The number one resolution people make in January is to improve health and fitness. And you definitely see it – the gym suddenly gets busier, we see fellow moms meeting up in their running shoes, “gluten-free” is plastered all over the place. But often by March or February the gyms empty out again, and our hopes and dreams are dashed. We give up. And sadly, it happens every year. What can you do differently this year? How can 2014 be the Year of Fitness?

    1. Set a specific goal If you set your goal to “feel better,” after a couple weeks you will feel better, and then feel justified in throwing in the towel. Instead decide how many pounds you’d like to lose or how many push-ups you’d like to be able to do. And be realistic about this – aim for 5 or 10 pounds instead of 50! Once you reach your smaller goal, you’ll be motivated to keep going.

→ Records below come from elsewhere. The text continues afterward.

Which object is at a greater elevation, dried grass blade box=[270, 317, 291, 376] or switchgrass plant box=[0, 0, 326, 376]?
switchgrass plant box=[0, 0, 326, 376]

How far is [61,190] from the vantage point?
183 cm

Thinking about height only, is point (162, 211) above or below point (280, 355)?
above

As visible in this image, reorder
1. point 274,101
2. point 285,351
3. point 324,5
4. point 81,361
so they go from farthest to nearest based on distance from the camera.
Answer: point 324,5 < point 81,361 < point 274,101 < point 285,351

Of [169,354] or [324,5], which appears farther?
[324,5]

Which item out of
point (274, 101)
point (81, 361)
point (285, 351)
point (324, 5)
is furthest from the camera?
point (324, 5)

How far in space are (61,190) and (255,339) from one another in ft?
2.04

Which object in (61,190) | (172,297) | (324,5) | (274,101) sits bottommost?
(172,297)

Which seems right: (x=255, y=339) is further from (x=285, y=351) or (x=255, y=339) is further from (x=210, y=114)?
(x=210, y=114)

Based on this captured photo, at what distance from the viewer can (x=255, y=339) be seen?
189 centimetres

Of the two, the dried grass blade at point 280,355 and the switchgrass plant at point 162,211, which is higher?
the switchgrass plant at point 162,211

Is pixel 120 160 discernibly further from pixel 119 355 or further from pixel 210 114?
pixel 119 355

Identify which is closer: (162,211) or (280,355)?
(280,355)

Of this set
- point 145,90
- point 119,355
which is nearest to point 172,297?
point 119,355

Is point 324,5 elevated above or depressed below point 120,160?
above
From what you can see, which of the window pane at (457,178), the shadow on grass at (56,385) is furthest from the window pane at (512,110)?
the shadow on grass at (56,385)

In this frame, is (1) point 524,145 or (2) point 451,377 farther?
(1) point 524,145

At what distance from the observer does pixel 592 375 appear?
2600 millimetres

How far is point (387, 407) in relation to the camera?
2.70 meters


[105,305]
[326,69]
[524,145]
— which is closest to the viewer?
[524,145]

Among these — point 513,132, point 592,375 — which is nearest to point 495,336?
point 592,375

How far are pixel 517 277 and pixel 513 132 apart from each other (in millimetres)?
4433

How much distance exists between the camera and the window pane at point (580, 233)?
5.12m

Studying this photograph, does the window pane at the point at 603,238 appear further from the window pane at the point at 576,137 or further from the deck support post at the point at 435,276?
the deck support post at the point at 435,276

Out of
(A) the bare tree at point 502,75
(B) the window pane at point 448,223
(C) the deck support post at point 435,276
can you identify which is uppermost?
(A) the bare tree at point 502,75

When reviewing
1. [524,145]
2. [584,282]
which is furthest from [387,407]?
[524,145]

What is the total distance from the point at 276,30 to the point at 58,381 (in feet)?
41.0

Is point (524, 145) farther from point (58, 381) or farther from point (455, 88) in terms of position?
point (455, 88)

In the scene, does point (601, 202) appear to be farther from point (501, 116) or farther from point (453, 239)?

    2. Schedule it in Look at your calendar every week and mark down when you’re doing what. If you don’t schedule it, it just won’t happen! Things come up and moms are really busy, so if you want to get in 3 weight training sessions a week, then plan for it every week. And make it a priority.
    3. Log your activity You want to see if you’re actually doing what you intend to. I suggest a simple table like this one: Exercise Log and checking off the days that you workout or eat well. It has the same effect as list-making – you feel like you’re getting there (and you are!) and that’s motivating!! It’s also great to have a record of what you’ve done when you make progress, so you know what caused it, and can do more of it.
    4. Give yourself a deadline Set a date to reach your goal and put it in your calendar. If it’s to lose 10 lbs in 3 months, then you know your mini-goal is to lose about 1 lb a week. And you can better track your progress.
    5. Follow a mostly good diet Don’t over-do it with a strict diet. Pick small, sustainable changes that you can do easily. And aim for a mostly good diet, focusing on protein, vegetables and some fruits and whole grains. Say yes to the occasional, but small, treat! Otherwise you’ll feel deprived, crave all kinds of junk, not to mention being crabby!
    6. Find a gym buddy Working out with someone with similar goals can keep you on track and will definitely help get you out of bed at 6 am instead of hitting that snooze button! Just make sure your workouts are focused and intense enough to get you both to your goals.
    7. Allow some setbacks Don’t strive for perfection. You’re a busy mom and things will come up. Just allow for a bad week here or there, and then by all means get back on track as soon as you can! As Zig Ziglar says, “It’s not what happens to you, it’s how you respond to what happens to you that makes all the difference.” That’s why we plan every week to succeed.

And I’m sure if you follow these simple steps, you will succeed in making this year the best one yet! Happy Fit ’14!!